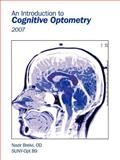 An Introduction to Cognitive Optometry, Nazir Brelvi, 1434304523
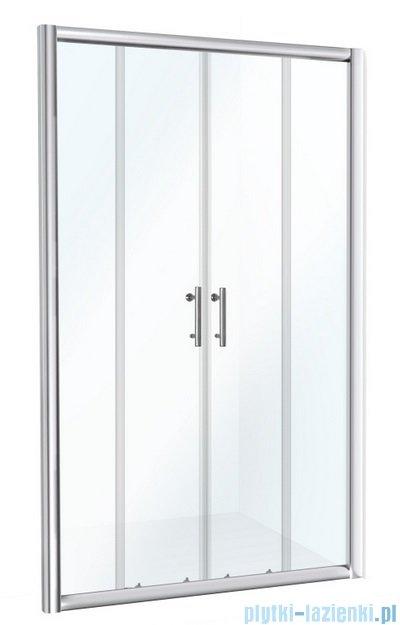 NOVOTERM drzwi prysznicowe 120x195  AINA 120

________________________________________

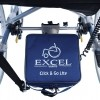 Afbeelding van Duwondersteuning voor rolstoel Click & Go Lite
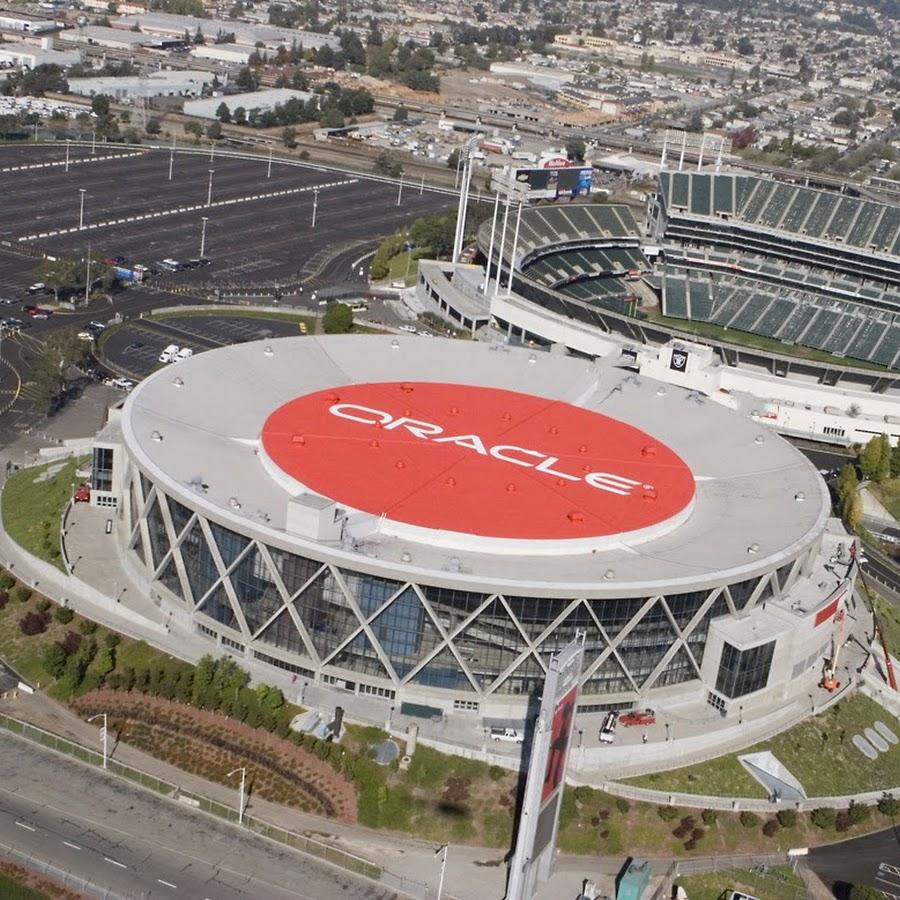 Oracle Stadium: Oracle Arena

________________________________________

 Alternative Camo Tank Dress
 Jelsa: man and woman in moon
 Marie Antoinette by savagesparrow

________________________________________

**Work task:**
Of the entries listed above, reproduce only the lines starting at the line containing "Alternative Camo Tank Dress" and ending at the line containing "Marie Antoinette by savagesparrow". Include both, exactly as they stand.

**Output:**
 Alternative Camo Tank Dress
 Jelsa: man and woman in moon
 Marie Antoinette by savagesparrow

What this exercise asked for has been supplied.